Through empirical testing and mathematical modeling, the comparison score has been calibrated and scaled to result in a value that is defined logarithmically, in terms of false match rate (FMR) by the base-10 logarithm:

$s = (-log_{10}(FMR)), FMR = 10\textsuperscript{-s}$

such that the likelihood that an accepted match with that comparison score (for a given gallery size) is actually a false match can be estimated using the following equation:

$\textit{Probability of a comparison result being a false match by random chance = (gallery size) / 10\textsuperscript{s}}$

Furthermore, it follows that a given gallery size implies a minimum comparison score. For example, for a gallery size of 1 million the formula implies that a score of 6 is all but guaranteed, since (1 million) / 10⁶ = 1 (probability of 100%). In other words, for any given search in a gallery of 1 million subjects, there will be at least one comparison score greater than or equal to 6.

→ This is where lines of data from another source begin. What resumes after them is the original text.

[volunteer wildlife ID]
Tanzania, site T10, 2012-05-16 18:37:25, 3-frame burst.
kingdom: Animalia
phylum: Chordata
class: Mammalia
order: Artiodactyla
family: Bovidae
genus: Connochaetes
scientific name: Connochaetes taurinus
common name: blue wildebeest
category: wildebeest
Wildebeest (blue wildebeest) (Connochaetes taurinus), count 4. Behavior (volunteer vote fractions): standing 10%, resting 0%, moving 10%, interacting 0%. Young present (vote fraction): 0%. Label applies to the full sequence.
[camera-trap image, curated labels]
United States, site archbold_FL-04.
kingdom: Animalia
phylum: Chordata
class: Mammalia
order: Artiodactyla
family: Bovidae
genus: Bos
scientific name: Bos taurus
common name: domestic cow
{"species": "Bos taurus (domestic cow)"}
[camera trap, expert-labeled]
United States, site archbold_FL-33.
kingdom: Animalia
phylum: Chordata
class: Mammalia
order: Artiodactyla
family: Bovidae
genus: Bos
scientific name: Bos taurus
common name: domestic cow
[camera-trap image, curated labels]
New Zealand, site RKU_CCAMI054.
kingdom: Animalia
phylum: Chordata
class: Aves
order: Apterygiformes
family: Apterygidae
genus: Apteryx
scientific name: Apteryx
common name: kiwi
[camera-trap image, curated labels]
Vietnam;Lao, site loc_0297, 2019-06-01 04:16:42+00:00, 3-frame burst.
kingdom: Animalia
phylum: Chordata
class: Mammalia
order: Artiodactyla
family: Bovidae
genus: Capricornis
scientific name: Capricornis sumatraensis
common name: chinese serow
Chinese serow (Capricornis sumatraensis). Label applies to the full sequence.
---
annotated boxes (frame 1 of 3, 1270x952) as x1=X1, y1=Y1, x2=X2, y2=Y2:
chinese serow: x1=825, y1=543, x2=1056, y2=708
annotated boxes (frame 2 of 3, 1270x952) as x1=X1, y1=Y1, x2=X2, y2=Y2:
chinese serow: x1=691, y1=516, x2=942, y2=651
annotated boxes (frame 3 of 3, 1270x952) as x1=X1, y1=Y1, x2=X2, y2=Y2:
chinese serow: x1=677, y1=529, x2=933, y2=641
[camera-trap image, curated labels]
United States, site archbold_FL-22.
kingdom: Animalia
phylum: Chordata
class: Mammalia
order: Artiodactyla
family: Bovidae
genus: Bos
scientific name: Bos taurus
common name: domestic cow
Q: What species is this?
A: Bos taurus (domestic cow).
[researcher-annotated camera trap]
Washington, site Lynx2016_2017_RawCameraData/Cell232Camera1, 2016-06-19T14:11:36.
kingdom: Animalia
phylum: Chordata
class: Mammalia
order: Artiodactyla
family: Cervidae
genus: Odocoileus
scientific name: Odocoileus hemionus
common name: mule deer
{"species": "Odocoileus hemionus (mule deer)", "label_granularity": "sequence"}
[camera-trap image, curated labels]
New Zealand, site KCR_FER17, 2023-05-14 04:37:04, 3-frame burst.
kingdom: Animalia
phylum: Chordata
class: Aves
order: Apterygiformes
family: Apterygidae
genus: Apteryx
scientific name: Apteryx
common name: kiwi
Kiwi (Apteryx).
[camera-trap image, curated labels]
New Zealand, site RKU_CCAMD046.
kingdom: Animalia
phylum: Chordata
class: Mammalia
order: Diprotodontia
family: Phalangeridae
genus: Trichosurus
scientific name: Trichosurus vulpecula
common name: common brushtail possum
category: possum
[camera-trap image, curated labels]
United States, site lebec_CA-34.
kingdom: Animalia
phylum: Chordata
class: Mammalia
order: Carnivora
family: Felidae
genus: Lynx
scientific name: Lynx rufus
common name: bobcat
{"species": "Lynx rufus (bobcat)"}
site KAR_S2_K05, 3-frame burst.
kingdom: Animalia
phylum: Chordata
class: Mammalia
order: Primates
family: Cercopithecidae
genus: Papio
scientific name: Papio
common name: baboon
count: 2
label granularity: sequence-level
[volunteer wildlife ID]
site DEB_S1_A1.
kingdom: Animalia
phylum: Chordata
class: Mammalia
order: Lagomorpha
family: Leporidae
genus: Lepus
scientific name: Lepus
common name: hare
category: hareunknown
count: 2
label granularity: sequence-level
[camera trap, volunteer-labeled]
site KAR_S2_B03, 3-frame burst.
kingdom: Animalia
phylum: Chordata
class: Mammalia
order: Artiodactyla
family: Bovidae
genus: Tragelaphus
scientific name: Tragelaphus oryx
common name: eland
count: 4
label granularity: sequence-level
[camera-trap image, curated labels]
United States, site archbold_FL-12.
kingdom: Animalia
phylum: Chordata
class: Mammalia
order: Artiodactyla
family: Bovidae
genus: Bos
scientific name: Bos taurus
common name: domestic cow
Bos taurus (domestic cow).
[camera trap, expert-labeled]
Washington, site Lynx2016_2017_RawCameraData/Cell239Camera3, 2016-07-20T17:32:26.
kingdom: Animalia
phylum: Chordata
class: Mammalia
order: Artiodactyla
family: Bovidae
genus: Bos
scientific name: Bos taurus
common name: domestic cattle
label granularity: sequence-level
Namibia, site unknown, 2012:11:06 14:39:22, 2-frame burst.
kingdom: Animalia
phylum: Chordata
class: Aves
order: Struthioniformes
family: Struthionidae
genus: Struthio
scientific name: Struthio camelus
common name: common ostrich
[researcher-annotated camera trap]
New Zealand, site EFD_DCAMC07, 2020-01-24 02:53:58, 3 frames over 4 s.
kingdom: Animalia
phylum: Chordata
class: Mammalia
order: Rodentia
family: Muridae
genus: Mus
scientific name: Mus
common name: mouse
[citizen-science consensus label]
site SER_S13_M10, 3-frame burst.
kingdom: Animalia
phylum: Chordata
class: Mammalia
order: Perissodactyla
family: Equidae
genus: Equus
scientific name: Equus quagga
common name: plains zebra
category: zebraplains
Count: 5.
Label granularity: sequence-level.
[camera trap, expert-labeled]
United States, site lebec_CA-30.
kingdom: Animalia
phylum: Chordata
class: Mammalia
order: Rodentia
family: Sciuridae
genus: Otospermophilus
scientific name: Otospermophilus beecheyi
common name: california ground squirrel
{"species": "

Further still, it follows that a given gallery size implies the expected frequency of a given comparison score, given some arbitrary biometric sample probe. For example, as noted above, for a gallery size of 1 million, we would expect a score of 6 or higher to occur once every search (FMR is 1 in 10⁶), a score of 7 or higher to occur once every 10 searches (FMR is 1 in 10⁷) and a score of 8 or higher to occur on the order of once every 100 searches (FMR is 1 in 10⁸), etc.

We can use this scoring definition to set a score threshold towards achieving a desired target false match rate for a verification application. For example, if the desired threshold is an FMR of 1 in 10,000, then the comparison score genuine threshold should be set at $t = (-log_{10}(1/10000)) = 4$ .

Note that the comparison score is defined only in terms of false match rate, so it does not imply what the false non-match rate would be. The false non-match rate depends on a given application’s image quality. See Figure.

../../_images/comparison-scores-impostor.png — Comparison Score: likelihood that the result is an impostor.

Setting Match Thresholds

For verification matching (1:1), a score threshold that corresponds to an FMR of 1 in 10,000 is typical. Therefore a score threshold of $(-log_{10}(1/10000) = 4.0)$ would be used for this case.

In the context of identification both a score and a score FMR are available. The score is analogous to the 1:1 score, but is modulated somewhat to include information from matching the gallery. To provide a score that can be compared against a threshold, the score is decreased by logarithm of the gallery size. As a result of this modification, the score provides a false positive identification rate (FPIR) rather than a false match rate (FMR). The difference is that FMR is evaluated on a one to one basis, whereas FPIR is evaluated on a one to N basis. FMR tells you whether any one probe and impostor comparison will result in a false positive. As a result, the rate that a probe will return a false match increases with the size of the cache. This is where FPIR comes in, it keeps the rate that probes return a false match constant as the cache grows.

The score FMR is a lower level score that does not include modifications based on the gallery. This score is provided only for use in data fusing operations.